Bauru

Wagner Teodoro

Reclamar agora?

13/06/2021 - 05h00

Primeiramente, penso que não havia necessidade da Copa América ser realizada neste ano, neste período todo no qual o continente sul-americano (e o mundo) é massacrado pela pandemia de coronavírus. Independentemente de qual país fosse a sede. O torneio teve seguidas edições com datas próximas recentemente, banalizou sua disputa, e não seria nenhum prejuízo esportivo ser adiado para outra oportunidade. Mas as questões financeiras e comerciais falaram mais alto e vamos ter jogos. A partir daí, entra outra questão. O calendário fica complicado. É um ano no qual os clubes já atuaram a cada 48 horas. O correto seria paralisar todas as competições para que as seleções jogassem e nenhum time ficasse no prejuízo por ter jogadores convocados. 

Vai ocorrer isso? Não. A não ser que o Flamengo consiga reverter na Justiça o que parece se encaminhar para uma derrota em sua demanda de paralisação. Cedendo jogadores a várias seleções, o clube carioca pediu a suspensão imediata do Campeonato Brasileiro, argumentando que o Regulamento Geral das Competições, que prevê equilíbrio e igualdade entre os clubes, está sendo desrespeitado. Mas, no Superior Tribunal de Justiça Desportiva, a tendência, ao que parece, é ratificar a continuidade da disputa nacional em meio às partidas do torneio de seleções.

Tardiamente

Eu avalio que, pensando pela questão da isonomia, seria lógico, como eu disse, parar tudo. Como foi feito em 2019, ano em que o Brasil recebeu e foi campeão da Copa América. Desta vez, segue o jogo. Ou melhor, seguem os jogos do Brasileirão. Entendo também que a reclamação do Flamengo vem tardiamente. O calendário foi definido há muito tempo e era de conhecimento geral de dirigentes de clubes. Estava absolutamente claro que não haveria interrupção de partidas ao longo da Copa América.

A contestação teria que ser feita há mais tempo. O Flamengo peca pelo "timing". Primeiro, pleiteou junto à Confederação Brasileira de Futebol, que fez "ouvidos de mercador". Agora, recorre à Justiça para parar tudo. Não seria mais lógico e válido que a discussão sobre datas tivesse ocorrido há meses, com tempo para elaboração de novo calendário, se fosse a opção escolhida? Até porque outros clubes também foram e são desfalcados reiteradamente em situações idênticas.

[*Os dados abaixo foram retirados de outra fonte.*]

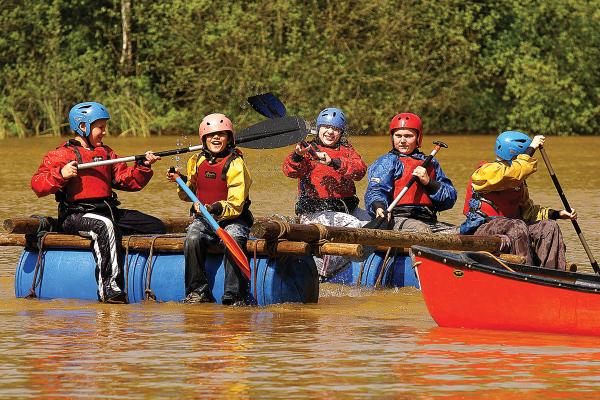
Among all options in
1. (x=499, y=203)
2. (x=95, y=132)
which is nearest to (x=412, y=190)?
(x=499, y=203)

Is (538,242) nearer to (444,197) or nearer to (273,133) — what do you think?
(444,197)

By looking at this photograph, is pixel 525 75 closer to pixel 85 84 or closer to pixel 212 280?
pixel 85 84

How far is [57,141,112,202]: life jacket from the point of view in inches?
452

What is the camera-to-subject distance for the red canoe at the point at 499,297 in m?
9.72

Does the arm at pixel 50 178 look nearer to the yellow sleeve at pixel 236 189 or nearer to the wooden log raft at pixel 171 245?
the wooden log raft at pixel 171 245

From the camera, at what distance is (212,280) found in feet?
37.0

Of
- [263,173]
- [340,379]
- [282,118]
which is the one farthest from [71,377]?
[263,173]

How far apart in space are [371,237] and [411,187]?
1.45 m

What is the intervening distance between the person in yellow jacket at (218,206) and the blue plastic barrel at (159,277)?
12 centimetres

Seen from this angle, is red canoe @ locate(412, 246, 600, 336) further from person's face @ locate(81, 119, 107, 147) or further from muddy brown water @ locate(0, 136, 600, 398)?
person's face @ locate(81, 119, 107, 147)

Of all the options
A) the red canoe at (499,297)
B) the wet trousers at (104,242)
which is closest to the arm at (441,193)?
the red canoe at (499,297)

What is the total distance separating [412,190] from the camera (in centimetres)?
1276

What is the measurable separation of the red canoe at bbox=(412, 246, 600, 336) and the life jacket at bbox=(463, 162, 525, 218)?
1630mm

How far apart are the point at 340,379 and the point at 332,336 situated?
1.55m
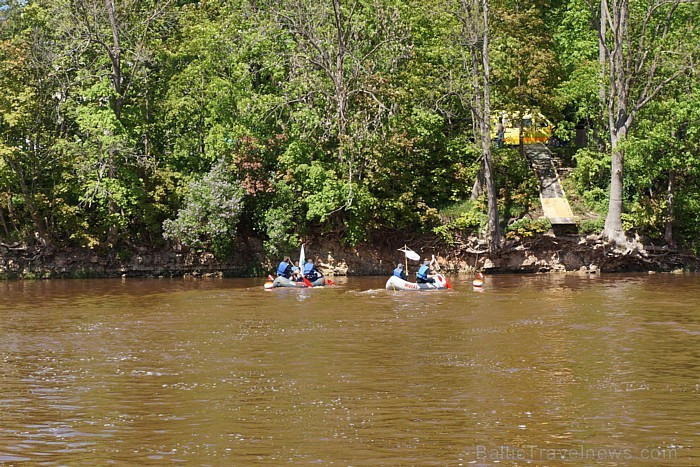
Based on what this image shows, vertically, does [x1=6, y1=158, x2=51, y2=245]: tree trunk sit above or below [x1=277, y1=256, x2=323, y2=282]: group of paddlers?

O Flamengo se sente prejudicado e com razão. Perde atletas importantes. Mas, no fim das contas, o pedido de paralisação do time rubro-negro fica mais como uma maneira de marcar postura na guerra que o clube vem travando com a CBF há algum tempo. Além de ser uma maneira de dar uma satisfação ao torcedor flamenguista. O caso será julgado pelo Pleno do STJD na próxima quinta-feira (17) e vejo pouquíssima chance de sucesso do clube carioca.

Eurocopa

Enquanto isso, a bola rola na Eurocopa. Uma edição emblemática com um ano de atraso por conta da pandemia. Comemorativa aos 60 anos do torneio. A disputa está espalhada por 11 sedes pelo continente e o nível é altíssimo. Vejo França e Inglaterra como favoritas. Os franceses, atuais campeões do mundo, são a melhor seleção europeia na minha opinião. A equipe é a atual vice da Eurocopa e tem tudo para fazer outra final, com uma geração sensacional de jogadores que sabe o caminho das taças. Quem tem entrosamento, experiência e nomes do quilate de Pavard, Varane, Kanté, Pogba, Rabiot, Benzema, Griezmann e Mbappé é o time a ser batido.

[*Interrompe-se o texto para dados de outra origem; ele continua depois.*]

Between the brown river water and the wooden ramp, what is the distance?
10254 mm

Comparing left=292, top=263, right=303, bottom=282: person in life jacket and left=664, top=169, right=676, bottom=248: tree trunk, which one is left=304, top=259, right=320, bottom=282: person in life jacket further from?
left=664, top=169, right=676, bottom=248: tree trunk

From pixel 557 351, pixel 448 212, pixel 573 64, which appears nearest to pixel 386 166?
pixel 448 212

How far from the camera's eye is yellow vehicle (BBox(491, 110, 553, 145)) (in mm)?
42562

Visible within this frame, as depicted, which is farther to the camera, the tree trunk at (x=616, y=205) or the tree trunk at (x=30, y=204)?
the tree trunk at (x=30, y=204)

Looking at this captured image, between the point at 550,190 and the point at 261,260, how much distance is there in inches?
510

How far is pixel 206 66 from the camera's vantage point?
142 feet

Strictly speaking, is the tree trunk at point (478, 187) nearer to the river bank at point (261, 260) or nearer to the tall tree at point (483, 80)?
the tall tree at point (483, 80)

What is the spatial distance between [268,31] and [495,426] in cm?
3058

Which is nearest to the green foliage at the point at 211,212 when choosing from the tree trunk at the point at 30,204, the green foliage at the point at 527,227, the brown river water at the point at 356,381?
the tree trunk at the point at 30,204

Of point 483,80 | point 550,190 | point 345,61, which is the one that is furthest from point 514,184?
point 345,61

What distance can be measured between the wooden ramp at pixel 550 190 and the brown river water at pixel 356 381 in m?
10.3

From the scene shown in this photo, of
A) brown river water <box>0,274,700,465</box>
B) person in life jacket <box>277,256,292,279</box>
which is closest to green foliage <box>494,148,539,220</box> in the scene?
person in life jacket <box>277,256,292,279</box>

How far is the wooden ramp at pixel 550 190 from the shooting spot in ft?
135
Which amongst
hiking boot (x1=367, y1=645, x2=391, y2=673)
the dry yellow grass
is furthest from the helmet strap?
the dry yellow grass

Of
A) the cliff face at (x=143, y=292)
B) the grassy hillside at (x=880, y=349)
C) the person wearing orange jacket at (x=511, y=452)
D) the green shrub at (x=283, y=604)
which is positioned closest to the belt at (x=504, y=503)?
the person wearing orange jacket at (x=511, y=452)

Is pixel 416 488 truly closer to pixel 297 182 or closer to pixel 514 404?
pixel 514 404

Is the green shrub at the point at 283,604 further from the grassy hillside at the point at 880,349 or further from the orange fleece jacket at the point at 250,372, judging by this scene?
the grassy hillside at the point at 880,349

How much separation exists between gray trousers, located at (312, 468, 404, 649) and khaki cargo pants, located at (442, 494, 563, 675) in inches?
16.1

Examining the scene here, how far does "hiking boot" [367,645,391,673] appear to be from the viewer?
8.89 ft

A Inglaterra tem a chance de quebrar o jejum de taças que vem desde 1966, quando faturou seu único Mundial. A seleção tem talento de sobra, com destaque para o artilheiro Harry Kane, além de Phil Foden, Mason Mount, Marcus Rashford… É o elenco mais valioso da riquíssima competição. E, claro, impossível subestimar a renovada Itália, além das eternas, e com razão, candidatas Espanha (rejuvenescida) e Alemanha, as maiores campeãs do torneio, com três títulos cada. Bélgica e Portugal, atual detentor do título, também têm equipes competitivas. O campo vai dizer quem vai fazer a final no mítico Wembley no dia 11 de julho.